■ Direction: Set each entry down verbatim, omitting images.

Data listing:
════════════════════
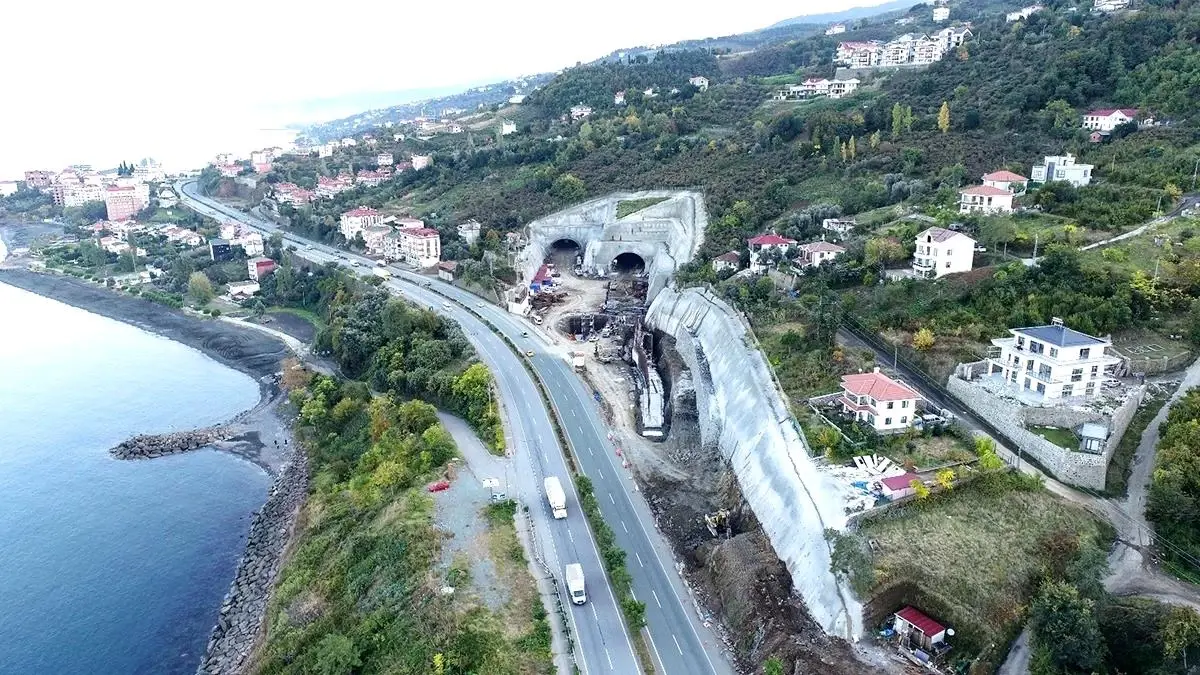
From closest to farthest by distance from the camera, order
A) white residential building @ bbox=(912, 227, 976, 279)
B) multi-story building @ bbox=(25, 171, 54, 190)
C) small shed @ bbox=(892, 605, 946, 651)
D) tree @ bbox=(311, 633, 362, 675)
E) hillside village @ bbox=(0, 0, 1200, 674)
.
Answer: small shed @ bbox=(892, 605, 946, 651)
hillside village @ bbox=(0, 0, 1200, 674)
tree @ bbox=(311, 633, 362, 675)
white residential building @ bbox=(912, 227, 976, 279)
multi-story building @ bbox=(25, 171, 54, 190)

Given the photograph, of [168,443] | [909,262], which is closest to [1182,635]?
[909,262]

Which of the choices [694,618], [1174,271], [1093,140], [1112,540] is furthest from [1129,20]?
[694,618]

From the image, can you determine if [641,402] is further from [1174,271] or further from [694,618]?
[1174,271]

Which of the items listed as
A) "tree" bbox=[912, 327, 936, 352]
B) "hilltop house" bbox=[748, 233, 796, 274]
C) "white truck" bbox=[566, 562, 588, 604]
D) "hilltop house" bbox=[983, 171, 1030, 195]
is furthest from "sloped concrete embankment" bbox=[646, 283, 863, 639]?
"hilltop house" bbox=[983, 171, 1030, 195]

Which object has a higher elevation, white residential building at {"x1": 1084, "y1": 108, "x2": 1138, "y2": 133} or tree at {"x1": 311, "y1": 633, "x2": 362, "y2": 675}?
white residential building at {"x1": 1084, "y1": 108, "x2": 1138, "y2": 133}

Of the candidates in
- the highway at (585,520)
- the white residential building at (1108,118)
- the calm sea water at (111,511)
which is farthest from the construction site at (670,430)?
the white residential building at (1108,118)

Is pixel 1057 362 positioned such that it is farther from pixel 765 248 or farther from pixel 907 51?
pixel 907 51

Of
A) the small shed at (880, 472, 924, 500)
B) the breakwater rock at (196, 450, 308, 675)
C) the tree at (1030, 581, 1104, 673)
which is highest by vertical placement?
the small shed at (880, 472, 924, 500)

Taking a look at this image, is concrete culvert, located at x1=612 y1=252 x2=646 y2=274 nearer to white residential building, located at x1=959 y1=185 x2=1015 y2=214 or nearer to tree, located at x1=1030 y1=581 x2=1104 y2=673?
white residential building, located at x1=959 y1=185 x2=1015 y2=214
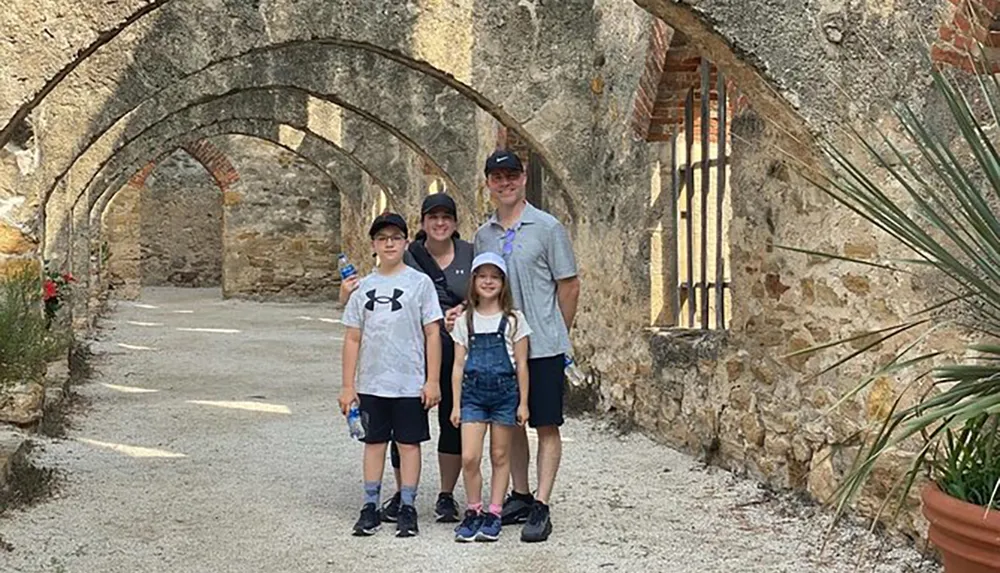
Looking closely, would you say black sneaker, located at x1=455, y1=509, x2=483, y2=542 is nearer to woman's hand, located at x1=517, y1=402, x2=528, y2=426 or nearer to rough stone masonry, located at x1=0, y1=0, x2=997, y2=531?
woman's hand, located at x1=517, y1=402, x2=528, y2=426

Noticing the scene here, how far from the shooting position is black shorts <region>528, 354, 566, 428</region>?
15.2ft

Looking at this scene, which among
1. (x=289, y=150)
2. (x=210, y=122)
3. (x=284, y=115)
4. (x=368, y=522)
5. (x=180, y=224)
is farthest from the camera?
(x=180, y=224)

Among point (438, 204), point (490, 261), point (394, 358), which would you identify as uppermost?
point (438, 204)

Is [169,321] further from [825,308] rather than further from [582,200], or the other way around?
[825,308]

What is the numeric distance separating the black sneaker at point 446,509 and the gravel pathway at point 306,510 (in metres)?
0.08

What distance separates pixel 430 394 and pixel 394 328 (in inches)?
10.5

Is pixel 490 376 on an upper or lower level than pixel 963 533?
upper

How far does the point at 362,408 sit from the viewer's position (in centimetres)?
474

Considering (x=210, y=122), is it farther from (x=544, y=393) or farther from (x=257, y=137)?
(x=544, y=393)

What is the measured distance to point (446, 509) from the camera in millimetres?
4926

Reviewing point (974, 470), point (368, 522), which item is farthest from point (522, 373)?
point (974, 470)

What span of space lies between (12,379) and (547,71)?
416 centimetres

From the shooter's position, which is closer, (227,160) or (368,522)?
(368,522)

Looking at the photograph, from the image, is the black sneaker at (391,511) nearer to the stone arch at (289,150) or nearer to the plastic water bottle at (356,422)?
the plastic water bottle at (356,422)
════════════════════
■ Response to this exercise:
From closest to farthest by distance from the camera, order
A) white residential building @ bbox=(912, 227, 976, 279)
B) multi-story building @ bbox=(25, 171, 54, 190)
C) small shed @ bbox=(892, 605, 946, 651)
D) tree @ bbox=(311, 633, 362, 675)
E) hillside village @ bbox=(0, 0, 1200, 674)
.
Answer: small shed @ bbox=(892, 605, 946, 651)
hillside village @ bbox=(0, 0, 1200, 674)
tree @ bbox=(311, 633, 362, 675)
white residential building @ bbox=(912, 227, 976, 279)
multi-story building @ bbox=(25, 171, 54, 190)

Given the photograph, of [168,443] | [909,262], which is closest to [1182,635]?
[909,262]

Which of the choices [694,618], [1174,271], [1093,140], [1112,540] is furthest from [1129,20]?
[694,618]

From the image, can you determine if [641,402] is further from [1174,271] or further from [694,618]?
[1174,271]

Which of the items listed as
A) "tree" bbox=[912, 327, 936, 352]
B) "hilltop house" bbox=[748, 233, 796, 274]
C) "white truck" bbox=[566, 562, 588, 604]
D) "hilltop house" bbox=[983, 171, 1030, 195]
is furthest from "sloped concrete embankment" bbox=[646, 283, 863, 639]?
"hilltop house" bbox=[983, 171, 1030, 195]

Which object has a higher elevation, white residential building at {"x1": 1084, "y1": 108, "x2": 1138, "y2": 133} or tree at {"x1": 311, "y1": 633, "x2": 362, "y2": 675}?
white residential building at {"x1": 1084, "y1": 108, "x2": 1138, "y2": 133}

Of the candidates in
- the highway at (585,520)
- the white residential building at (1108,118)
- the calm sea water at (111,511)
which is farthest from the construction site at (670,430)?
the white residential building at (1108,118)

Is pixel 1057 362 positioned such that it is farther from pixel 765 248 or farther from pixel 907 51?
pixel 907 51

Of
A) the small shed at (880, 472, 924, 500)
B) the breakwater rock at (196, 450, 308, 675)
C) the tree at (1030, 581, 1104, 673)
which is highest by vertical placement?
the small shed at (880, 472, 924, 500)

Taking a look at this image, is concrete culvert, located at x1=612 y1=252 x2=646 y2=274 nearer to white residential building, located at x1=959 y1=185 x2=1015 y2=214 or nearer to tree, located at x1=1030 y1=581 x2=1104 y2=673?
white residential building, located at x1=959 y1=185 x2=1015 y2=214
Looking closely, would you say black sneaker, located at x1=455, y1=509, x2=483, y2=542 is nearer to woman's hand, located at x1=517, y1=402, x2=528, y2=426 or nearer to rough stone masonry, located at x1=0, y1=0, x2=997, y2=531?
woman's hand, located at x1=517, y1=402, x2=528, y2=426

Noticing the scene here, how far from the shooting position is black shorts <region>528, 354, 566, 428</region>?
15.2ft

Looking at this scene, which among
1. (x=289, y=150)
2. (x=210, y=122)
3. (x=284, y=115)
4. (x=368, y=522)
5. (x=180, y=224)
is farthest from the camera?
(x=180, y=224)

Among point (438, 204), point (490, 261), point (394, 358), which would you identify as uppermost?
point (438, 204)

Is [169,321] further from [825,308] rather than further from [582,200], or the other way around?
[825,308]

What is the numeric distance separating the black sneaker at point 446,509 and the gravel pathway at point 306,510 (in metres)?
0.08

What distance separates pixel 430 394 and pixel 394 328 (in inches)?
10.5

Is pixel 490 376 on an upper or lower level than pixel 963 533?
upper

How far does the point at 362,408 sit from the viewer's position (in centimetres)?
474

Considering (x=210, y=122), is it farther from (x=544, y=393) or farther from (x=257, y=137)?
(x=544, y=393)

What is the measured distance to point (446, 509) from the camera in millimetres?
4926

Reviewing point (974, 470), point (368, 522), which item is farthest from point (522, 373)?
point (974, 470)

What span of space lies between (12,379) and (547,71)?
416 centimetres

From the shooter's position, which is closer, (227,160) or (368,522)?
(368,522)

Looking at the photograph, from the image, is the black sneaker at (391,511) nearer to the stone arch at (289,150) or nearer to the plastic water bottle at (356,422)?
the plastic water bottle at (356,422)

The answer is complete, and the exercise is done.